Brutta gatta da pelare dunque per il Napoli che intanto prosegue senza sosta la sua preparazione in vista del match con l’Inter, posticipo della settima giornata di campionato.

La squadra questa mattina ha svolto riscaldamento col pallone in avvio e successivamente una intensa fase tecnico tattica con schemi attacco contro difesa. La chiusura ha visto sul campo di Castel Volturno una partitella a tema.

Per domani è prevista un’ulteriore seduta mattutina di allenamento.

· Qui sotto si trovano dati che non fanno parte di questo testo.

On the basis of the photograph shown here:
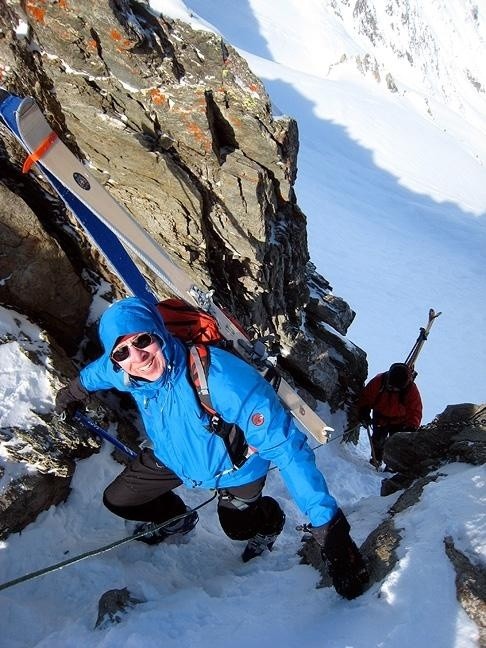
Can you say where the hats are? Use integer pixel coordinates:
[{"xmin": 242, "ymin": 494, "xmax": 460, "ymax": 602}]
[{"xmin": 388, "ymin": 364, "xmax": 411, "ymax": 390}]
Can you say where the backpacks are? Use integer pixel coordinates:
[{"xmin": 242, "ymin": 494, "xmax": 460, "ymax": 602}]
[{"xmin": 156, "ymin": 298, "xmax": 248, "ymax": 471}]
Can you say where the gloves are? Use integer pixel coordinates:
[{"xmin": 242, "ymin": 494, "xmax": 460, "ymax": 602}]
[
  {"xmin": 305, "ymin": 508, "xmax": 370, "ymax": 601},
  {"xmin": 55, "ymin": 377, "xmax": 91, "ymax": 422}
]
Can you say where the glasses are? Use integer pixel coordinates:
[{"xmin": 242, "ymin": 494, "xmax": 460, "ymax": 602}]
[{"xmin": 110, "ymin": 331, "xmax": 151, "ymax": 361}]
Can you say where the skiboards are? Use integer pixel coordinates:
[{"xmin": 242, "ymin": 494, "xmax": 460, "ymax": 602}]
[
  {"xmin": 407, "ymin": 308, "xmax": 441, "ymax": 370},
  {"xmin": 0, "ymin": 86, "xmax": 335, "ymax": 445}
]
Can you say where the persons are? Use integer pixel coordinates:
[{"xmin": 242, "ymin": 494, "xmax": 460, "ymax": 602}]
[
  {"xmin": 356, "ymin": 363, "xmax": 423, "ymax": 475},
  {"xmin": 48, "ymin": 293, "xmax": 373, "ymax": 600}
]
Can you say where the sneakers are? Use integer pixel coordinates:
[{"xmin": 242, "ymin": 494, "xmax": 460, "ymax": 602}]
[
  {"xmin": 242, "ymin": 512, "xmax": 286, "ymax": 564},
  {"xmin": 133, "ymin": 504, "xmax": 198, "ymax": 546}
]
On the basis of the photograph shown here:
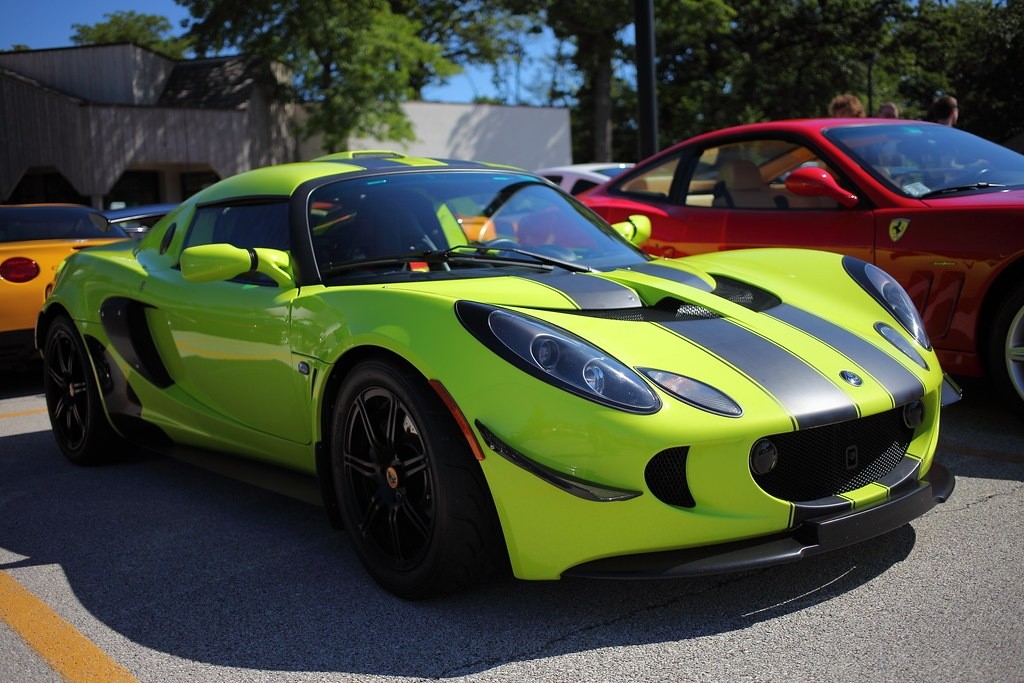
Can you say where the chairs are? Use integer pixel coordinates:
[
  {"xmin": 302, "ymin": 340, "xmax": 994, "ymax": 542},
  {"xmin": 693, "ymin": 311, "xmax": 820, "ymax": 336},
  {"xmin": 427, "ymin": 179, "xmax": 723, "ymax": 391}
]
[{"xmin": 720, "ymin": 158, "xmax": 779, "ymax": 210}]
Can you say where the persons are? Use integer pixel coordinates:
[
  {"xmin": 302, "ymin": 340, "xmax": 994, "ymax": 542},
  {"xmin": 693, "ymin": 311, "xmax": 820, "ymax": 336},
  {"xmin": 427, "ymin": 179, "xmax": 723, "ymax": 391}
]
[
  {"xmin": 921, "ymin": 96, "xmax": 985, "ymax": 167},
  {"xmin": 818, "ymin": 94, "xmax": 868, "ymax": 208},
  {"xmin": 866, "ymin": 102, "xmax": 912, "ymax": 168}
]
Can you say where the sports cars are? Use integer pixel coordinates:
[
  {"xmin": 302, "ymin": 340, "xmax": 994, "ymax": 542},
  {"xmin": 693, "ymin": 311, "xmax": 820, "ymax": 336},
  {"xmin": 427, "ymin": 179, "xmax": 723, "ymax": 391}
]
[{"xmin": 31, "ymin": 151, "xmax": 962, "ymax": 605}]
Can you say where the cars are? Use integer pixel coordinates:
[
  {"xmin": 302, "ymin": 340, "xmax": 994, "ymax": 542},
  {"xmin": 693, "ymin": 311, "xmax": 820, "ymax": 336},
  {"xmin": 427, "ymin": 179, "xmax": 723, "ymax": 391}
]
[
  {"xmin": 514, "ymin": 118, "xmax": 1023, "ymax": 433},
  {"xmin": 1, "ymin": 160, "xmax": 636, "ymax": 356}
]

Stavolta la probabile formazione secondo la quale i partenopei dovrebbero disporsi in campo non dovrebbe prevedere  turnover. Rafa Benitez sembra sempre più propenso ad affidarsi ai big, con Maggio e Zuniga favoriti sulle fasce e l’inserimento di Lopez in mediana. In attacco, le conferme di Callejon e Insigne (quest’ultimo un passo avanti rispetto a Mertens per una maglia da titolare). Certa la presenza di Hamsik e Higuain, salvo stravolgimenti dell’ultima ora.

Lo slovacco, che si trovava a meraviglia nel 3-5-2 di Mazzarri, non riesce  più a fornire le stesse prestazioni con l’attuale modulo del tecnico spagnolo. Tuttavia  il centrocampista, dopo i due gol in nazionale,  cerca la rete in campionato.

L’argentino, invece, riesce a segnare in Europa ma non riesce a sbloccarsi in Serie A. E’ dallo scorso aprile che il Pipita strozza la sua esultanza ad un passo dal goderne. Nella sfida con l’Inter non può non farsi il confronto tra l’attaccante e Palacio: compagni di squadra in nazionale ed entrambi col dente avvelenato per la mazzata presa dalla Germania ai Mondiali in Brasile. In cinque partite che hanno visto la sua presenza, la punta di diamante dell’Inter non è ancora andata in rete. Un momento di difficoltà per l’argentino, equiparato a quello attuale di Higuain, che si riflette anche sui risultati della squadra.

Entrambe le compagini sono in fase di stallo e il match potrà delineare meglio vari aspetti, in primis quello delle panchine visto che nessuno tra Benitez e Mazzarri rischia l’esonero ma un’ eventuale sconfitta potrebbe addensare le nubi sull’uno o sull’altro.